▶ _EXERCISE TASK_
Reproduce every item below word for word, leaving out the pictures.

▶ _RECORDS_
*-*-*

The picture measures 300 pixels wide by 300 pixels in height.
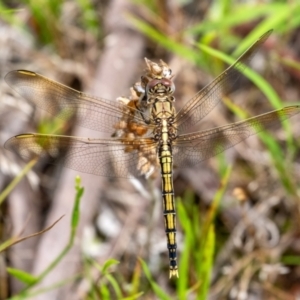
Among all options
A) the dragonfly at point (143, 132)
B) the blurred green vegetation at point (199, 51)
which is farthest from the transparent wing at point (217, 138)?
the blurred green vegetation at point (199, 51)

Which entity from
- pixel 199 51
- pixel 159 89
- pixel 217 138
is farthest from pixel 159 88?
pixel 199 51

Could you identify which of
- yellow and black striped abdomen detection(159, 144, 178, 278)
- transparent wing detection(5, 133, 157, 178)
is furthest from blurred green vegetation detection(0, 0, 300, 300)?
transparent wing detection(5, 133, 157, 178)

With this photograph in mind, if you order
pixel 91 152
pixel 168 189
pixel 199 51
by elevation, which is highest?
pixel 199 51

*-*-*

▶ _RESULT FOR THIS EXERCISE_
The picture measures 300 pixels wide by 300 pixels in height.
Among all options
A) the dragonfly at point (143, 132)
B) the blurred green vegetation at point (199, 51)
which is farthest from the transparent wing at point (217, 138)?
the blurred green vegetation at point (199, 51)

Which entity from
- pixel 199 51
- pixel 159 89
- pixel 217 138
is farthest from pixel 159 88?
pixel 199 51

Could you identify which of
- yellow and black striped abdomen detection(159, 144, 178, 278)
- transparent wing detection(5, 133, 157, 178)
is furthest from blurred green vegetation detection(0, 0, 300, 300)?
transparent wing detection(5, 133, 157, 178)

With this photograph in mind, if you order
pixel 91 152
pixel 168 189
pixel 199 51
by elevation, which is highest?
pixel 199 51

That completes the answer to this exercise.